Countermeasures in place:
I-01: None — .NET platform limitation
I-02: Bias acknowledged; minimal impact at default prime
I-03: Standard implementation; not designed for side-channel-resistant environments
I-04: Documented in README and security paper
D — Denial of Service
ID
Threat
Attack Path
Likelihood
Impact
Score
Mitigation
D-01
Resource exhaustion from large inputs
Caller passes extremely large secret byte arrays, causing proportional memory allocation for shares (n arrays of secret length) and O(secret.Length × n × t) CPU usage
2
2
4
Input validation rejects null/empty secrets and enforces n < Prime. No upper bound on secret length. Consumers should enforce their own size limits.
D-02
Malformed share strings cause parse errors
Invalid serialized share strings passed to Share.Parse() cause FormatException or ArgumentException
2
1
2
Parse method validates format and throws descriptive exceptions. Consumer should handle parse exceptions.
Countermeasures in place:
D-01: Parameter validation for n, t, and prime bounds
D-02: Robust parsing with specific exception types
E — Elevation of Privilege
ID
Threat
Attack Path
Likelihood
Impact
Score
Mitigation
E-01
FiniteField misuse with non-prime modulus
FiniteField is public and accepts any integer > 1. Using a non-prime modulus breaks the mathematical guarantees of the finite field, leading to incorrect or insecure share generation (non-invertible elements).
2
3
6
No primality validation.

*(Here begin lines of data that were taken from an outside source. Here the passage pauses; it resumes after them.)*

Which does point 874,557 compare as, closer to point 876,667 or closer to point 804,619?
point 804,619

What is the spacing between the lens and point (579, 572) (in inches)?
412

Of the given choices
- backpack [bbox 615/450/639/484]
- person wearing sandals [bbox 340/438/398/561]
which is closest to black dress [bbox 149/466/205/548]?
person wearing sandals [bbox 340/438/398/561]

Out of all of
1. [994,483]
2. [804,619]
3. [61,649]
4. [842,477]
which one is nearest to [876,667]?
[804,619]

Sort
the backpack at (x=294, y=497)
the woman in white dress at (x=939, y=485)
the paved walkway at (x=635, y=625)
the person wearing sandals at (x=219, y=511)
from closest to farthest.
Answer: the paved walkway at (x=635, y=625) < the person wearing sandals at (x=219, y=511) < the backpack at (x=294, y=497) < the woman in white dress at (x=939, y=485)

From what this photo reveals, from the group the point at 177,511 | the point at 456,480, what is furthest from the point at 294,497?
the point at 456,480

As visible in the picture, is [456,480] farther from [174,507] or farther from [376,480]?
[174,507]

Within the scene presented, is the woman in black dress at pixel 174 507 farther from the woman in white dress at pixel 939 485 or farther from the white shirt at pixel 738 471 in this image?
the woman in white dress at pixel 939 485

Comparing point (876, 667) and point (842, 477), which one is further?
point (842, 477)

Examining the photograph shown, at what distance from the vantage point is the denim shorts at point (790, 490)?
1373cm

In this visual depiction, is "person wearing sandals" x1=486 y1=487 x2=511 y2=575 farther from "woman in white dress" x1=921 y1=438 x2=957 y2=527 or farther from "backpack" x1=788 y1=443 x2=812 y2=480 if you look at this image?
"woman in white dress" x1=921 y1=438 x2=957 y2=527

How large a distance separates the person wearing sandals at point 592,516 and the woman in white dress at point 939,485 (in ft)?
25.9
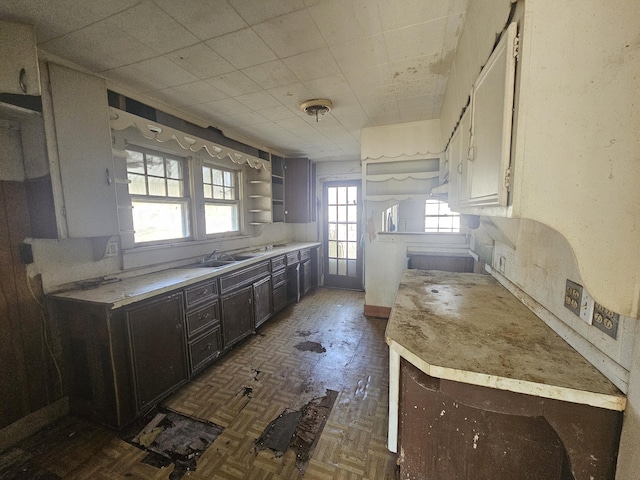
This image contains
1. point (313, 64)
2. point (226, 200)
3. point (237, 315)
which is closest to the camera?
point (313, 64)

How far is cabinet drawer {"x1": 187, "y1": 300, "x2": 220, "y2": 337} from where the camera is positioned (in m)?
2.16

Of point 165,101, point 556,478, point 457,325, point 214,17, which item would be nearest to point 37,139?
point 165,101

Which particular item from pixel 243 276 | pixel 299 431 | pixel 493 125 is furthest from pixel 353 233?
pixel 493 125

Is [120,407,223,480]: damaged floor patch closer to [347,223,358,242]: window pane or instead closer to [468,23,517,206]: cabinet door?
[468,23,517,206]: cabinet door

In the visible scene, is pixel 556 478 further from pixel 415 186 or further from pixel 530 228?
pixel 415 186

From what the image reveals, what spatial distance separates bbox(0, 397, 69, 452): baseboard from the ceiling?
2.37 m

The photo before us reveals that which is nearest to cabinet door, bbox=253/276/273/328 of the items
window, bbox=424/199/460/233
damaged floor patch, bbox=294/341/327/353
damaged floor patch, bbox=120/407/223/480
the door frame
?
damaged floor patch, bbox=294/341/327/353

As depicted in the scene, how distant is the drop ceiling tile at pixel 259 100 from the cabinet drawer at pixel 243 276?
5.50ft

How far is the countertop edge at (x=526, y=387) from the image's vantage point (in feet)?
2.51

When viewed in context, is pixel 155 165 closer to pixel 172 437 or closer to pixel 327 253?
pixel 172 437

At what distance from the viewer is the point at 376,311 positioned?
354 centimetres

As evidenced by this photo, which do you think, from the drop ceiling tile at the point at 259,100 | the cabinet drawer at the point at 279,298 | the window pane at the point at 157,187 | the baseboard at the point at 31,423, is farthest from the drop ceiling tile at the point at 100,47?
the cabinet drawer at the point at 279,298

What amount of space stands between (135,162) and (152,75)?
2.82 feet

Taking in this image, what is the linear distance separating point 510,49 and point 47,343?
9.78 ft
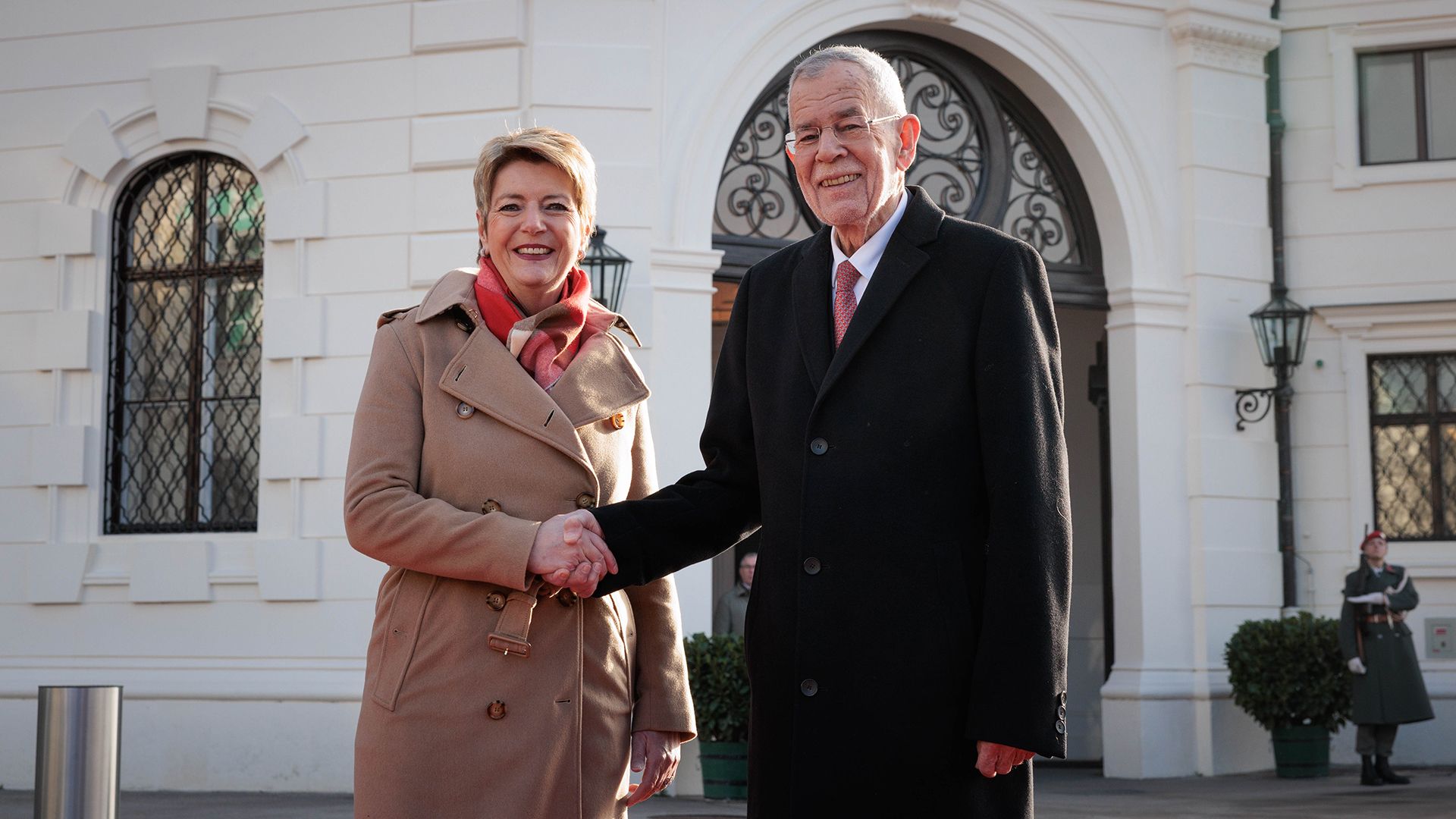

Constructor comment notes this limitation. Consumers using custom primes must ensure they are actually prime.
E-02
Share.Parse does not validate field bounds
Parsed Y-values are not checked against any prime/field bounds. Shares with Y-values outside the valid field range could cause incorrect reconstruction.
2
2
4
Share is a data container and does not know the field context. Validation occurs implicitly during reconstruction via modular arithmetic.
Countermeasures in place:
E-01: Documented; default prime 257 is correct
E-02: Modular arithmetic in reconstruction provides implicit bounds
Risk Summary
High Priority Threats (Score >= 8)
ID
Threat
Score
Status
I-01
Secret and coefficients persist in managed memory
8
Accepted — .NET platform limitation; recommend consumer-level process isolation
I-04
Share accumulation leading to secret recovery
8
Accepted — inherent to SSS scheme; documented in README and security paper
Residual Risks
No Verifiable Secret Sharing (VSS): The library cannot detect malicious or tampered shares. This is the most significant functional gap for adversarial environments (S-01, T-01).
Coefficient distribution bias: The modulo reduction in coefficient generation creates a small but measurable bias (I-02). Low practical impact but deviates from ideal uniform randomness.
FiniteField lacks primality check: Consumers using custom primes could silently break security guarantees (E-01).